May 21, 2023 7:00 PM PDT
This document outlines the system design for a video upload and viewing platform similar to YouTube. The focus is on handling high traffic, ensuring high availability, and providing a seamless user experience across multiple devices.
Requirements
-
Functional Requirements:
- Support video upload and viewing.
- Multiple device compatibility.
- Display video thumbnails and previews on hover.
- Implement a "like" feature.
-
Non-Functional Requirements:
- Ensure videos are not lost.
- Provide fluent video playback.
- Achieve high availability.
- Minimize network costs.
Constraints
- User Base: 100 million daily active users.
- Video Upload Rate: 5 videos per user per day.
- View Rate:
- Queries per second (QPS): 5 * 100 million / 86400 ≈ 5000/s.

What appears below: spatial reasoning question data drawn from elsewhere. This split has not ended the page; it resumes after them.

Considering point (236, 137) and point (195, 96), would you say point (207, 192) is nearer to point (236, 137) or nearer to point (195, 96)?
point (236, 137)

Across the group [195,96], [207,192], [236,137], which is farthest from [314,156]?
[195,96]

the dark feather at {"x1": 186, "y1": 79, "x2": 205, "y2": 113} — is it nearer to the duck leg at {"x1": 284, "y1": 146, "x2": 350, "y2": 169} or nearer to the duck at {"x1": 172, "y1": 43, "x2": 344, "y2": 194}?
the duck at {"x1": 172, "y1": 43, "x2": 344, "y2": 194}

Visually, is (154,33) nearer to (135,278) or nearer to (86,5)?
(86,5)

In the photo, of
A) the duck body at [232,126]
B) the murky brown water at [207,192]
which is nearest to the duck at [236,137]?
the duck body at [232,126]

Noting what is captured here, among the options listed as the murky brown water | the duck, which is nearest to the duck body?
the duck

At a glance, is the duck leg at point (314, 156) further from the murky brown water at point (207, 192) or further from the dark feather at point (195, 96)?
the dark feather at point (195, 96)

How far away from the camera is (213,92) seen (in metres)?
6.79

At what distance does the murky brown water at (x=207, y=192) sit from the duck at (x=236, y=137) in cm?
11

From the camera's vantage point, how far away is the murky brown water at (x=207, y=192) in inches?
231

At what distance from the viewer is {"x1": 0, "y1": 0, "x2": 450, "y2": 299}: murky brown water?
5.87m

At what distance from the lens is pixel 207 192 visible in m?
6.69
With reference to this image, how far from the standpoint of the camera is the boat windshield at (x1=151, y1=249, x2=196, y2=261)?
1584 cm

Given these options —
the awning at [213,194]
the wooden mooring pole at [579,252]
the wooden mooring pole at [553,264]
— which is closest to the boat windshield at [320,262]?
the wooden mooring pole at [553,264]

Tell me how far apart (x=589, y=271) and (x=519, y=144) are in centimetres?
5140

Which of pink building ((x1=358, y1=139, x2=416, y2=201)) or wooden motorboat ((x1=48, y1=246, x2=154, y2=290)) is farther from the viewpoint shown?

- Upload/Download Ratio: 1:200.
- Upload QPS: 25/s.
- Storage Needs: 683 TB/day.
- Upload Bandwidth: 7 G/s.
External API Design
getVideo(video_id, user_id, offset) -> URL
uploadVideo(video_id, user_id, description, length, tags[], video_content)
System Design Discussion
Metadata and Upload Services
- Separation of Services:
- The metadata service is separated from the upload service to prevent blocking during long upload times. The metadata service provides a signed URL for uploads.
Encoding Service
- Positioning:
- The encoding service is placed before the upload service to allow clients to upload videos to original storage first. This supports various video encodings.
Message Queue Utilization
- Purpose:
- A message queue is added to trigger the encoding service asynchronously, improving efficiency by not requiring the system to wait for encoding to complete.
Storage Solutions
- Choice of Storage:
- S3 is preferred for video storage due to its capacity for handling large volumes of data. Alternatives such as Azure or Google Cloud can also be considered.
Download Design
- High Bandwidth Needs:
- Clients can directly access videos from S3, with a CDN implemented to cache popular videos. The CDN will fall back to S3 for less popular content.
Caching Strategies
- Popular Videos:
- A recommender/topK system will determine which videos to cache in the CDN.
Comments Feature Design
-
External API:
comment(video_id, user_id, content, comment_id)
like(video_id, comment_id)
-
Database Schema:
- Comments will be stored in a NoSQL database due to the straightforward schema and the need to handle large volumes of data without complex joins.
-
Caching Comments:
- Popular comments will be cached in Redis and persisted to the database every 5 minutes.
User Interaction
- Like Button Accuracy:
- The importance of accurate tracking for user interactions, such as likes, is acknowledged. A standby Redis instance may be used to ensure reliability.
This document serves as a comprehensive guide for designing a video upload and viewing platform, addressing key technical considerations and system architecture.